### [WHAT IS NEEDED]
Leave out the pictures and retype all the entries below exactly.

### [MATERIALS PROVIDED]
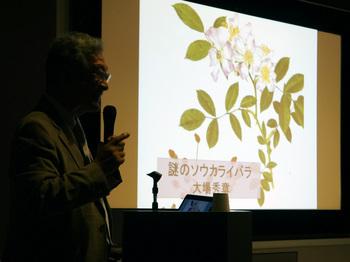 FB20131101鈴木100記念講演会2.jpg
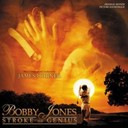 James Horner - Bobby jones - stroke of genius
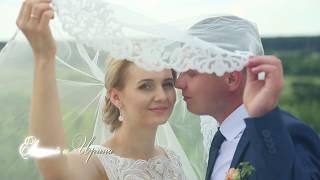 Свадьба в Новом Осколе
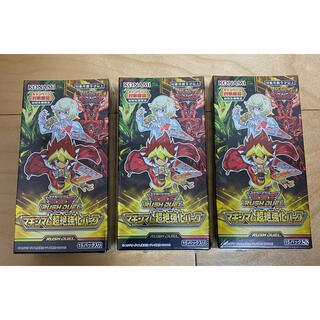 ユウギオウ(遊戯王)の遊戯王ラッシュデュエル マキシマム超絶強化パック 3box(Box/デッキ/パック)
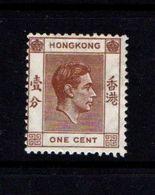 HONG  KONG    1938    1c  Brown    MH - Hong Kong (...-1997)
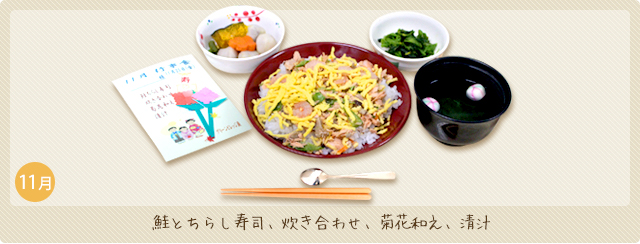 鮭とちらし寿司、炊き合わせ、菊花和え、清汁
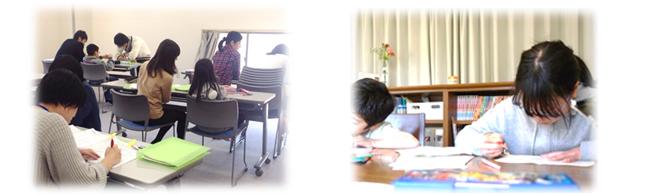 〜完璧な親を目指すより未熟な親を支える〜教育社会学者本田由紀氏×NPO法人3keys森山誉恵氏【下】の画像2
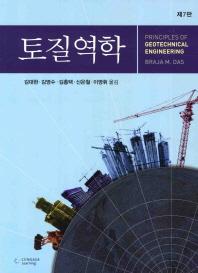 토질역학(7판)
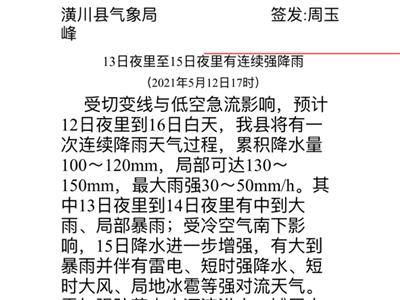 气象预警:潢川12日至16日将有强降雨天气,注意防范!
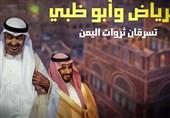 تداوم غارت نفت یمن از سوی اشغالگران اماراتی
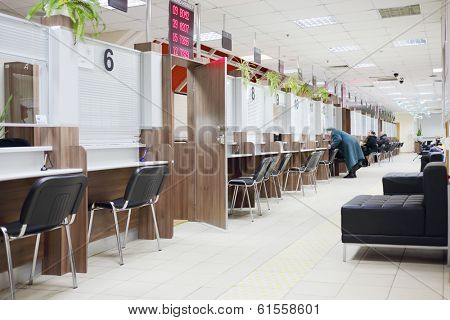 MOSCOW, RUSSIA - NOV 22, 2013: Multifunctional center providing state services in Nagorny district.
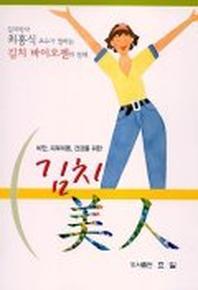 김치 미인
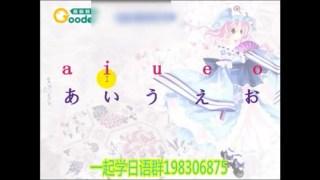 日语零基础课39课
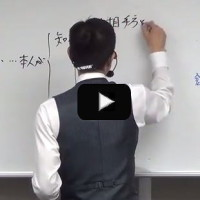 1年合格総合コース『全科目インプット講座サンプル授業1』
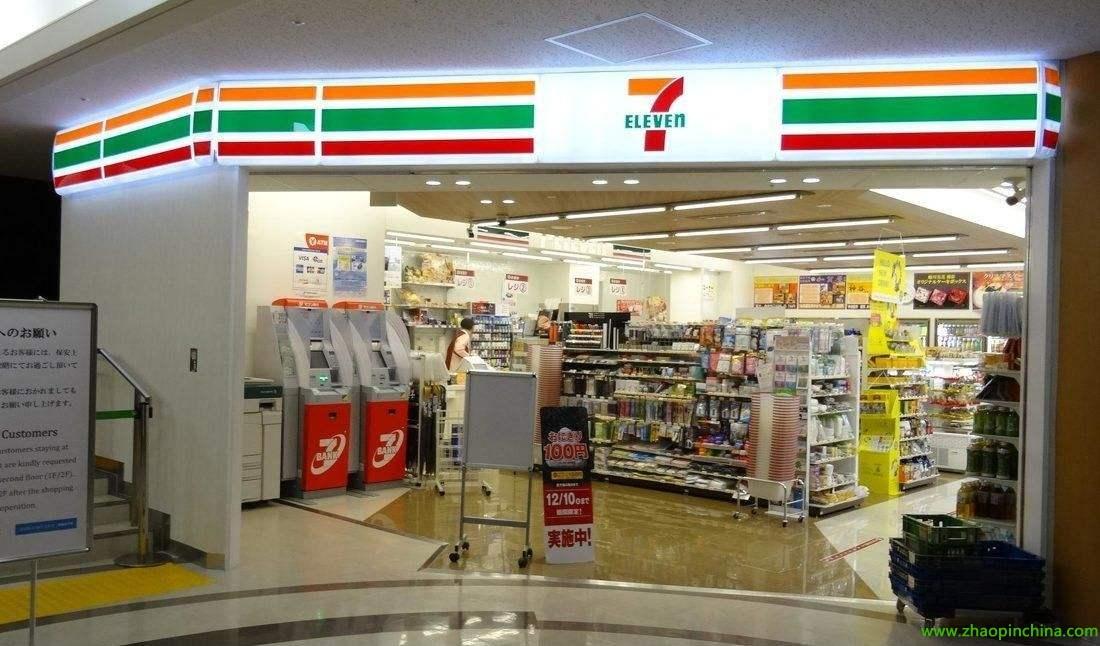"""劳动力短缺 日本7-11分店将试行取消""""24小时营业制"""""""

### [RESULT FOR THIS EXERCISE]
 FB20131101鈴木100記念講演会2.jpg
 James Horner - Bobby jones - stroke of genius
 Свадьба в Новом Осколе
 ユウギオウ(遊戯王)の遊戯王ラッシュデュエル マキシマム超絶強化パック 3box(Box/デッキ/パック)
 HONG  KONG    1938    1c  Brown    MH - Hong Kong (...-1997)
 鮭とちらし寿司、炊き合わせ、菊花和え、清汁
 〜完璧な親を目指すより未熟な親を支える〜教育社会学者本田由紀氏×NPO法人3keys森山誉恵氏【下】の画像2
 토질역학(7판)
 气象预警:潢川12日至16日将有强降雨天气,注意防范!
 تداوم غارت نفت یمن از سوی اشغالگران اماراتی
 MOSCOW, RUSSIA - NOV 22, 2013: Multifunctional center providing state services in Nagorny district.
 김치 미인
 日语零基础课39课
 1年合格総合コース『全科目インプット講座サンプル授業1』
"""劳动力短缺 日本7-11分店将试行取消""""24小时营业制"""""""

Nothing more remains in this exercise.